Warning: Shocking Revelations Inside.

I love Facebook.  Perhaps more than I ought to!  I really do find it interesting to see what my friends are up to and to use it to post pictures for family and friends to enjoy from all over the United States.  Sometimes I think if it wasn't for Facebook that Ben wouldn't ever keep up with his siblings and nothing would ever be planned as far as summer vacations.
But, for every benefit of Facebook there are at least a few down sides!  For instance, Facebook has got to be the number one "thief" of my time.  Especially since I use it for my business I can find a hundred reasons to justify my wasting time!
Recently Satan has used it to stir up some emotions in me that I am dwelling on...
A comment was made by a Facebook friend that I felt disrespected my husband.  It wasn't directed at him or me... but at his profession.  And unless you've missed it I pretty much think that my husband is the "bees knees".  I am incredibly proud of him and what he does for a living.  Now I could get into the ins and outs of why this was so hurtful, but the bottom line is it hurt. 
I'm also a bit of a grudge keeper.  I know, shocking revelations are coming out of this blog!  And my nature (my sin nature) is to keep running through the events and count the offense as many times as possible and come up with as many nasty comments as possible.  I'm also a bit of a debater and I know with all my heart that I could destroy this Facebook friend in a debate.  I think perhaps I come by these traits naturally... as I type this I think I sound just like (enter parent's name that rhymes with Barry) ;)

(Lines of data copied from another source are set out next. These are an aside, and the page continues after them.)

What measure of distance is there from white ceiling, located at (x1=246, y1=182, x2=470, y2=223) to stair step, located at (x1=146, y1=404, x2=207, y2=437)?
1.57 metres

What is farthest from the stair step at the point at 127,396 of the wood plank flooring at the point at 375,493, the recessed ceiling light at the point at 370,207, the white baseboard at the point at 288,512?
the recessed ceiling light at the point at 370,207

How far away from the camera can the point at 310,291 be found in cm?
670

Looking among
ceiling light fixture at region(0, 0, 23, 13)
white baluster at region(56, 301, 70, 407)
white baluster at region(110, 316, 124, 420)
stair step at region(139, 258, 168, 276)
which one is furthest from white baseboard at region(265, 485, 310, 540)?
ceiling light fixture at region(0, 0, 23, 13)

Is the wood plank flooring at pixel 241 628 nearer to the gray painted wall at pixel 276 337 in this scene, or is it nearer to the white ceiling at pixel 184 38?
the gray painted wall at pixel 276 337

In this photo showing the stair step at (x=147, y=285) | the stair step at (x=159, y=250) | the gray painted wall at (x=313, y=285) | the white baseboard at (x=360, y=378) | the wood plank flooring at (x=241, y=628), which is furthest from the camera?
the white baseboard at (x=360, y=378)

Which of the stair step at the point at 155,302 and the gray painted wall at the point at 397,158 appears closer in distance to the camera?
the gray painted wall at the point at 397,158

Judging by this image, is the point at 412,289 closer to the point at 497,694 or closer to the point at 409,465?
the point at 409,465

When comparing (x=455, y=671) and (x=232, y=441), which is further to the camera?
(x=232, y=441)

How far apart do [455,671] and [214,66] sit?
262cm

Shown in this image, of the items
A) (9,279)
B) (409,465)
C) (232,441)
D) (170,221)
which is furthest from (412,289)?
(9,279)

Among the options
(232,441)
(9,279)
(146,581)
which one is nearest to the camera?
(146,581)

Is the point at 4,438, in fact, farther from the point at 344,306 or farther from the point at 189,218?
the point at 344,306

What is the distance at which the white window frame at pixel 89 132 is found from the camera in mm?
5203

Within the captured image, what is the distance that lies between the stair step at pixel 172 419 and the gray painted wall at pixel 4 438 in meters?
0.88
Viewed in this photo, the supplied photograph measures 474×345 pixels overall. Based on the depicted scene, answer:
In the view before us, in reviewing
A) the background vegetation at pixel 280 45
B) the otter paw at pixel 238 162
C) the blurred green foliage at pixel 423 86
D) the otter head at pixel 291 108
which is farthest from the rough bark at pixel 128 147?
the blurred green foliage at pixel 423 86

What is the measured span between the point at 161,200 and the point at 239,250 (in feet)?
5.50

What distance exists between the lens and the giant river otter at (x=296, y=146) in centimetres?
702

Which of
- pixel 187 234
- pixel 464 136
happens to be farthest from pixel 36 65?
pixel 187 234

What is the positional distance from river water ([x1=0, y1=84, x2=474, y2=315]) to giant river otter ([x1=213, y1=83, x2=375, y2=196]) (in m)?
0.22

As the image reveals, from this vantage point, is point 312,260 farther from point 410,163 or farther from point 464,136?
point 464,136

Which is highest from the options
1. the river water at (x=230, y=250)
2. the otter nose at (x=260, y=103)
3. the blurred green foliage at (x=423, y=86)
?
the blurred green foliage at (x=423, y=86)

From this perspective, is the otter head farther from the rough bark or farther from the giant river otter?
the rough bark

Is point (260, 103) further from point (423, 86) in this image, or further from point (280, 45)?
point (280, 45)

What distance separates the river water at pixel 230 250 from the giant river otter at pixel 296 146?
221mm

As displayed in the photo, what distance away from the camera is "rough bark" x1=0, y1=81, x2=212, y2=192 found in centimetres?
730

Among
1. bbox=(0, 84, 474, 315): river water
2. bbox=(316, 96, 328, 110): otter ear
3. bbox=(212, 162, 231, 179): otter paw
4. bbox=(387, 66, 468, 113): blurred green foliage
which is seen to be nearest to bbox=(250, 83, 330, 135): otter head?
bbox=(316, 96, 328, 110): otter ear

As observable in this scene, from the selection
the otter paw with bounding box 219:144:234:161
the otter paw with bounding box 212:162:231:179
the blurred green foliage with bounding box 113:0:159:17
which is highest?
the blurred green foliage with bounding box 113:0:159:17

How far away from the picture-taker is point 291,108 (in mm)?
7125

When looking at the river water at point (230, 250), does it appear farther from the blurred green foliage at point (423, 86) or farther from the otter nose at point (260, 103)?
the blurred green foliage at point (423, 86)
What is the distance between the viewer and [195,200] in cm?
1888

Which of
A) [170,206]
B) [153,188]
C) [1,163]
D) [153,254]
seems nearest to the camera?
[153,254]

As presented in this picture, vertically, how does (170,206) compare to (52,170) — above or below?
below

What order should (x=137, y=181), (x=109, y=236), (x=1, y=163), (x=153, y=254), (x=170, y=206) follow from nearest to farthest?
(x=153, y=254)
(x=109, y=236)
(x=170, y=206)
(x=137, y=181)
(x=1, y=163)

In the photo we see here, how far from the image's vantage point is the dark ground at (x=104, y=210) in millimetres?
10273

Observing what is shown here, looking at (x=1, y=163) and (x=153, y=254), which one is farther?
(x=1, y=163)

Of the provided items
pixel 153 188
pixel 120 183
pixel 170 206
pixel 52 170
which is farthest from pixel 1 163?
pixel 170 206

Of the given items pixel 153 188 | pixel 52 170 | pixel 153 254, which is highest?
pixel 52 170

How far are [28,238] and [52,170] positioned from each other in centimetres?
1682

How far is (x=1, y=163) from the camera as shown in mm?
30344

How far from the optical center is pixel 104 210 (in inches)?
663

So with all this going on what do we talk about in Sunday School... that dumb little thing called "forgiveness".  Ugh.  It's one of those impossible things that I know that I have to do and yet... why should I forgive when I can win????  Shocking revelation #3... I lurrrve winning.  But, honestly there is no winning in holding onto grudges.  There's no winning in tearing someone to shreds in an argument.  There is no winning in nasty little comments that I say inside my head (or type out on Facebook and then delete later).  Holding onto this offense doesn't hurt anyone... but me.  And not only that it hurts my relationship with Christ.  You see when I'm wounded, I fight back as protection.  I want to hurt back so that my hurt is covered.  But, that's not how Christ operates.  He says that love covers a multitude of sins. 
And so my prayer is that God will give me the grace, the strength, the maturity and the ability to forgive.

So how about you?  Who do you need the grace, the strength, the maturity and the ability to forgive?